A web server at 10,000 concurrent connections suddenly refuses new ones: "too many open files." Each connection is a socket, each socket is an fd, and the default per-process limit is 1,024. Elsewhere, a forked worker inherited a database connection fd it should never have seen -- both processes write through the same file offset, interleaving output and corrupting the stream.

Architecture

A program calls open() and gets back the number 3. It calls open() again and gets 4. It reads, writes, seeks — all through these tiny integers.

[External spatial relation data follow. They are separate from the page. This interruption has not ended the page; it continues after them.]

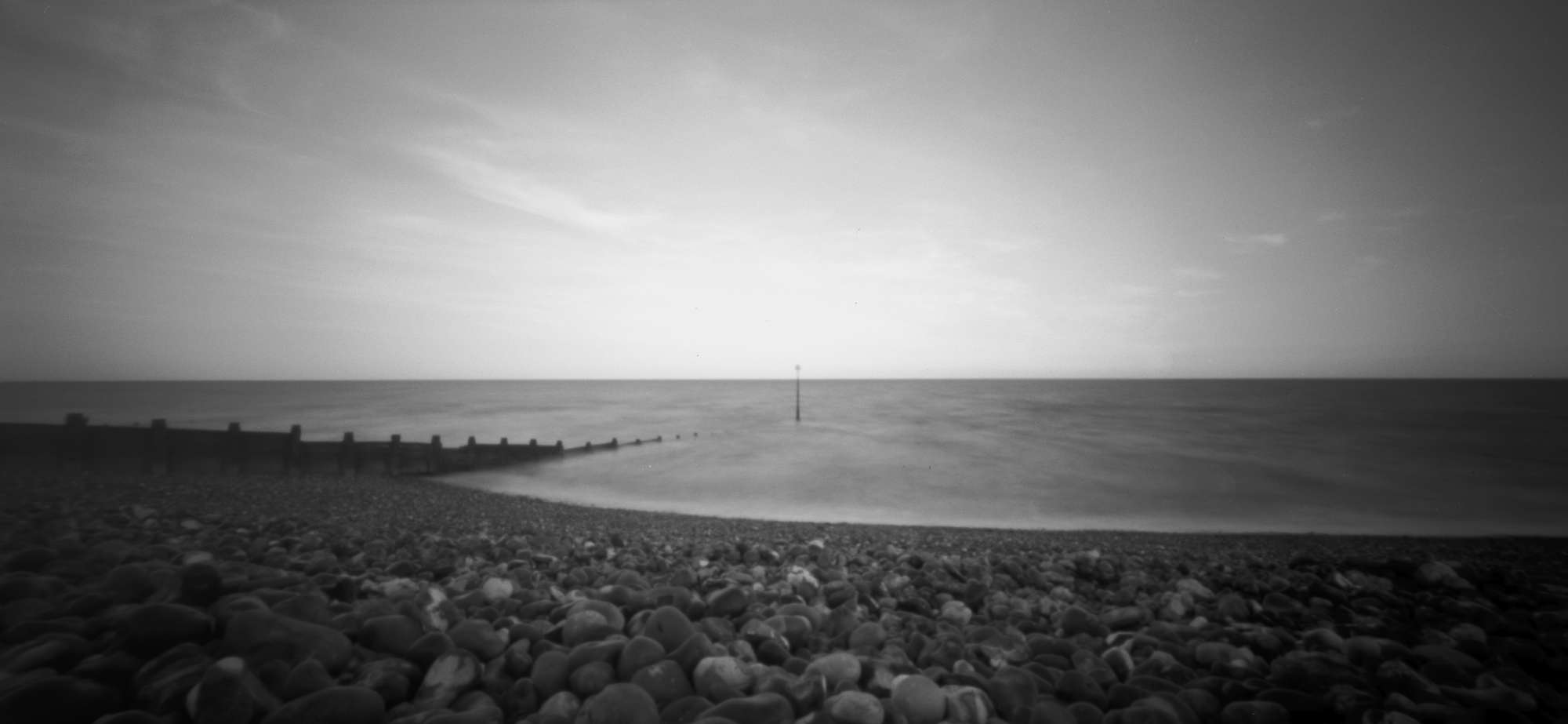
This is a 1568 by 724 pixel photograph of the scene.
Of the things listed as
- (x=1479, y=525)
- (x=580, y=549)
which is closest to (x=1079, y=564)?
(x=580, y=549)

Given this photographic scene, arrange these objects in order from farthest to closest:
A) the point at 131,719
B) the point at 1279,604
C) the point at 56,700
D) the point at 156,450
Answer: the point at 156,450 < the point at 1279,604 < the point at 56,700 < the point at 131,719

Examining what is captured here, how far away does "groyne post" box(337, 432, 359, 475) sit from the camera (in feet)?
49.7

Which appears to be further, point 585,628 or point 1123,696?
point 585,628

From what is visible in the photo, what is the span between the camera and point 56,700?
197 cm

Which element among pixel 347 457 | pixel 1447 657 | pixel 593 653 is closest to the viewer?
pixel 593 653

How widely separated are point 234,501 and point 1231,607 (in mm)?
12751

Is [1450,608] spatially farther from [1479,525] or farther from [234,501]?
[234,501]

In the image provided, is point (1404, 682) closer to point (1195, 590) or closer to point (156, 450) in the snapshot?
point (1195, 590)

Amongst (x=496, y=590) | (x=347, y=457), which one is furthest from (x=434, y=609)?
(x=347, y=457)

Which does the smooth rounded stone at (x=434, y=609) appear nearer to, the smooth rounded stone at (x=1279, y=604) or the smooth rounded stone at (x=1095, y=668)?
the smooth rounded stone at (x=1095, y=668)

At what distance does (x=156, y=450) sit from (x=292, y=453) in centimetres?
248

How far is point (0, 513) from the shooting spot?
5961mm

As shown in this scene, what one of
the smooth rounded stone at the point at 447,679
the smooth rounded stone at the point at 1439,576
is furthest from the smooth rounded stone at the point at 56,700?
the smooth rounded stone at the point at 1439,576

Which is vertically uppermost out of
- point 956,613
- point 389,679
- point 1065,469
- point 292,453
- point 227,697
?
point 227,697
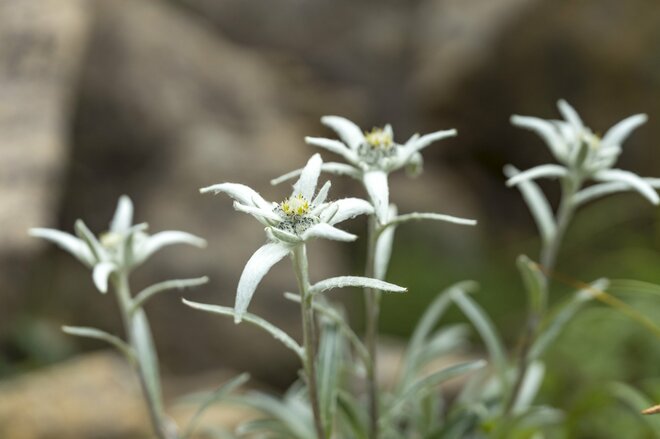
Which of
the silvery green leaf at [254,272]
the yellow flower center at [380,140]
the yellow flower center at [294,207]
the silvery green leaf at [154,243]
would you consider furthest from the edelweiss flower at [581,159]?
the silvery green leaf at [154,243]

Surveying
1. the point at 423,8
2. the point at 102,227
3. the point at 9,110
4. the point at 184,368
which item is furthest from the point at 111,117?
the point at 423,8

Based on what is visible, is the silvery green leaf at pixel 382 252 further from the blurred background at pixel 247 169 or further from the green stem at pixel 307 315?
the blurred background at pixel 247 169

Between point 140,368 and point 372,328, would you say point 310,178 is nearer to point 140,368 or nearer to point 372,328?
point 372,328

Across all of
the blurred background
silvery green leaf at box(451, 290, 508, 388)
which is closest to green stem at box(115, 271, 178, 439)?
silvery green leaf at box(451, 290, 508, 388)

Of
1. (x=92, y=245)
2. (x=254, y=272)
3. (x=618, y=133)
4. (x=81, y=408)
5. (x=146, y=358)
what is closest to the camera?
(x=254, y=272)

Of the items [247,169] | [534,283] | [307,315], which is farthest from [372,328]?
[247,169]
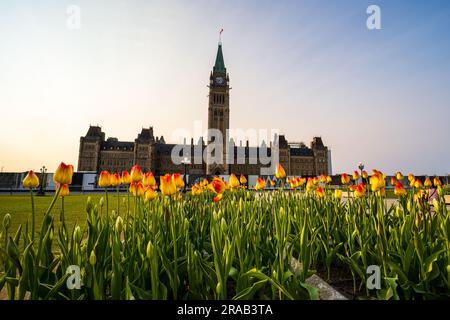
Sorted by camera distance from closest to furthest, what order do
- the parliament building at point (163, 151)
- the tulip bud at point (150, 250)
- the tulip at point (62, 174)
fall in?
the tulip bud at point (150, 250), the tulip at point (62, 174), the parliament building at point (163, 151)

But what IS the number 3? It's not a pointer. It's not a handle. It's an index into a per-process table, and that table points to a system-wide table, and that table points to an inode. Three levels of indirection. And the sharing semantics at each level are different.

This three-layer design explains everything: why forked children share file offsets with parents, why closing one copy of a dup'd fd doesn't close the file, why a server crashes at exactly 1024 connections, and why a leaked fd can be a security vulnerability.

What Actually Happens

When a process calls open("/tmp/data.txt", O_RDWR), the kernel does three things:

Finds the lowest unused slot in the process's fd table (struct fdtable). This produces the integer — say, 3.
Allocates a struct file (called an "open file description" in POSIX terminology) in the system-wide table. This struct holds the current file offset, access mode (read/write/append), and status flags.
Resolves the path to a struct inode via VFS path walk, and links the struct file to the inode.

The fd table entry points to the struct file. The struct file points to the inode. That's the three-level chain.

Now here's the critical insight. dup() and fork() create new fd table entries that point to the same struct file. The offset is shared. If the parent writes 100 bytes and advances the offset to position 100, the child's fd sees position 100 too.

Two independent open() calls on the same file? Completely separate struct files. Independent offsets. Independent flags. The only thing shared is the inode.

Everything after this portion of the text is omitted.